Activité 1 >>
Imprimez fidèlement le passage du témoignage sur le conflit qui s'ouvre sur les mots contenant « Je pense fondamentalement » et se termine par « un peu autrement. ».
Activité 2 >>
D'après le témoignage sur le conflit, pourquoi la personne qui parle tient-elle à accompagner les situations de conflit ? Répondez en une à trois phrases.
Activité 3 >>
Rédigez la suite du témoignage sur le conflit à partir de l'endroit où il s'arrête.

Extrait du document >>
Personnellement, si je devais être honnête, le conflit n'est pas un sujet très agréable pour moi. C'est-à-dire que je n'aime pas vraiment les conflits. Je les ai rencontrés, bien sûr, les conflits dans ma vie, au boulot, et ailleurs. Les situations de conflits ne me plaisent pas beaucoup. Donc, j'essaie ou de les éviter ou de les confronter. De plus en plus, aujourd'hui, je me sens assez solide pour y aller. Mais, je parle pour moi.
Alors, pourquoi les histoires de conflits ? Justement, vu comment le conflit m’a parfois blessée, j’ai à cœur de l’accompagner. Je suis une personne autodidacte, j'ai grandi dans l'organisation, j'ai bossé 20 ans. Et, justement, même si je ne les aimais pas, j'ai quand même été dans des conflits au sein des équipes. C'était très inconfortable pour moi et ça m'empêchait d'être qui je suis. Ça m'empêchait de communiquer, etc.
Je pense fondamentalement que, quand je deviens accompagnante, j'accompagne ce qui m'a manqué, en fait. Ça m'a manqué d'avoir quelqu'un, quand j'étais au cœur d'un conflit, qui me dise : « Attends, il y a peut-être une autre manière de voir. Il y a peut-être quelque chose qui est blessé chez elle, etc. » Cette compréhension, j'aurais aimé qu'on me l'amène à un moment donné où ça me perturbait. Aujourd'hui, c'est comme si, avec tout ce que j'ai appris, avec cette pratique, on en reviendra tout à l'heure sur les Pratiques Narratives, j'ai à cœur de faire gagner un peu de temps aux gens et d'aller là où, justement, j'aurais aimé qu'on vienne aussi me visiter à un moment donné et m'amener à voir les choses un peu autrement.

Entrées de données enregistrées:

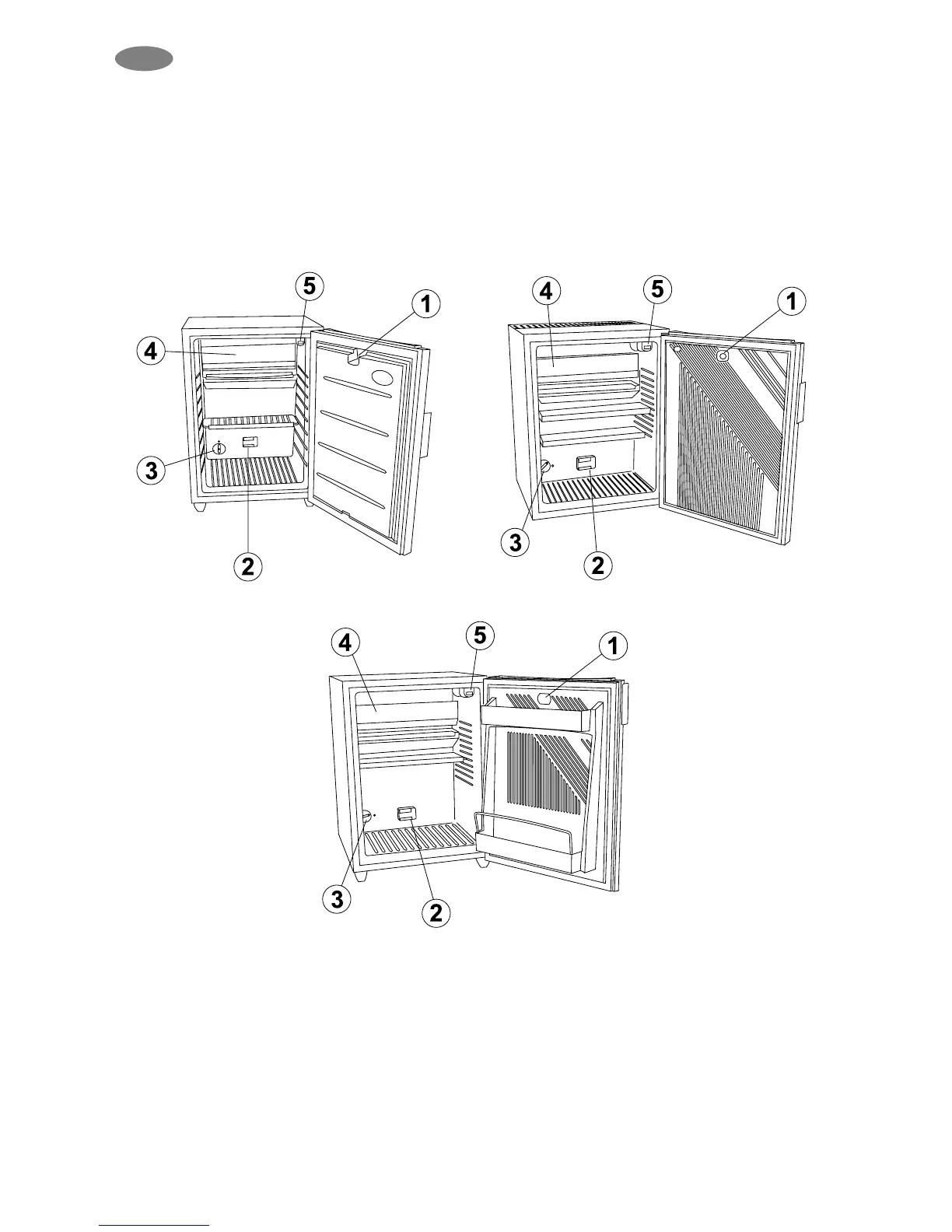 5
1
4
3
2
4
5
1
3
2
4
5
1
3
2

Réponse rédigée 1 >>
Je pense fondamentalement que, quand je deviens accompagnante, j'accompagne ce qui m'a manqué, en fait. Ça m'a manqué d'avoir quelqu'un, quand j'étais au cœur d'un conflit, qui me dise : « Attends, il y a peut-être une autre manière de voir. Il y a peut-être quelque chose qui est blessé chez elle, etc. » Cette compréhension, j'aurais aimé qu'on me l'amène à un moment donné où ça me perturbait. Aujourd'hui, c'est comme si, avec tout ce que j'ai appris, avec cette pratique, on en reviendra tout à l'heure sur les Pratiques Narratives, j'ai à cœur de faire gagner un peu de temps aux gens et d'aller là où, justement, j'aurais aimé qu'on vienne aussi me visiter à un moment donné et m'amener à voir les choses un peu autrement.

Réponse rédigée 2 >>
Le conflit l'a parfois blessée : au sein des équipes, il la mettait très mal à l'aise, l'empêchait d'être qui elle est et de communiquer. En accompagnant les autres, elle apporte ce qui lui a manqué, à savoir quelqu'un pour l'aider à voir la situation autrement. Elle veut ainsi faire gagner un peu de temps aux gens.

Réponse rédigée 3 >>
Donc, voilà pourquoi ce thème. J'ai à cœur que les gens, dans les équipes, à un endroit où on passe beaucoup de temps dans le boulot, on puisse le faire sans avoir la boule au ventre, en pouvant exprimer ce qu'on a à exprimer, en pouvant être ce qu'on a envie d'être au sein des organisations. Pour moi, c'est de retrouver du dialogue entre nous, de lever ce qui dysfonctionne et de le faire ensemble. C'est ça qui me tient à cœur.
[00:08:50.360] – FO : C'est intéressant ce que tu dis, parce que ça résonne. Juste avant de démarrer le podcast, je te disais : « Mon histoire avec le conflit vient de loin pour moi. »
J'avais un papa qui était très, très conflictuel. J'ai commencé à développer cette croyance que le conflit était mauvais. Et effectivement, j'avais horreur du conflit. Moi, j'étais la Suisse ! J'étais la neutralité dans la famille. Et en fait, il y a un travail que j’ai fait. J'avais eu aussi une relation particulière avec la colère, comme si elle était mauvaise en elle-même.
Et j'en suis beaucoup revenue parce que je trouve que le conflit, c'est aussi l'opportunité de grandir ensemble. C'est une question de perspective et quelque part aussi de compétences. Si on donne les clés pour aborder des tensions, on évite d'arriver à des stades assez destructeurs du conflit. Dans ma carrière de coach, j'ai beaucoup travaillé sur l'intelligence relationnelle, pouvoir donner des clés pour dire : « Écoutez, le conflit, c'est normal, ça fait partie de la dynamique humaine et relationnelle. » En fait, c'est intégrer la régulation.
C'est pourquoi ça a résonné très fort quand tu m'as proposé de travailler sur ça. Puisque, de toute façon, c'est quelque chose que, chacune de son côté, travaille déjà beaucoup dans l’accompagnement.
Comment, d'un point de vue narratif, tu décrirais le conflit ? Qu'est-ce que c'est, pour toi, le conflit d'un point de vue narratif ?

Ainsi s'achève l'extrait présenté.